In May 2008, The Actors Company Theatre presented an Off-Broadway revival of the 1964 revision of the play, titled The Eccentricities of a Nightingale at the Harold Clurman Theater. Directed by Jenn Thompson, the cast featured Larry Keith, Mary Bacon, and Cynthia Darlow. The production was named a "Critics' Pick" by The New York Times.

In 2017, the Almeida Theatre announced a new production starring Patsy Ferran, directed by Rebecca Frecknall and designed by Tom Scutt. After a successful run and several five-star reviews, the production was transferred to the Duke of York's Theatre.

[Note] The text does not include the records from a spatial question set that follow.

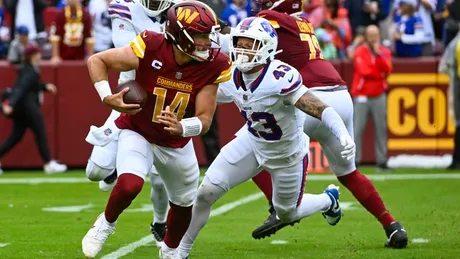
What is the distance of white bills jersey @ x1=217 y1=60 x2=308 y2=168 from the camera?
647 centimetres

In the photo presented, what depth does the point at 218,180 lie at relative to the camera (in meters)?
6.70

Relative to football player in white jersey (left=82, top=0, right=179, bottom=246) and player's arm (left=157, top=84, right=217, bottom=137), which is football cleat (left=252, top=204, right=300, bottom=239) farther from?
player's arm (left=157, top=84, right=217, bottom=137)

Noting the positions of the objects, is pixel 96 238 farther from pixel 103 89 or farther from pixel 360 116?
pixel 360 116

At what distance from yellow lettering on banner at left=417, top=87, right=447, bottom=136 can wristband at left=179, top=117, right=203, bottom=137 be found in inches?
335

The play returned to Off-Broadway in the spring of 2018. It was performed by the Classic Stage Company, with Nathan Darrow and Marin Ireland in the lead roles. It was directed by Jack Cummings III.

== Adaptations ==

In 1961, a film adaptation by Paramount Pictures was directed by Peter Glenville, and starred Laurence Harvey, Rita Moreno, and Geraldine Page reprising her role as Alma. A television version was produced in 1972, starring Lee Remick, David Hedison, and Barry Morse. An operatic treatment of the play exists as well, composed by Lee Hoiby. It was first produced by the Minnesota Opera in 1971 and came to New York City Opera the following year. It was presented at Manhattan School of Music Opera Theater in December 2010 and at Converse College Opera Theatre in January 2018.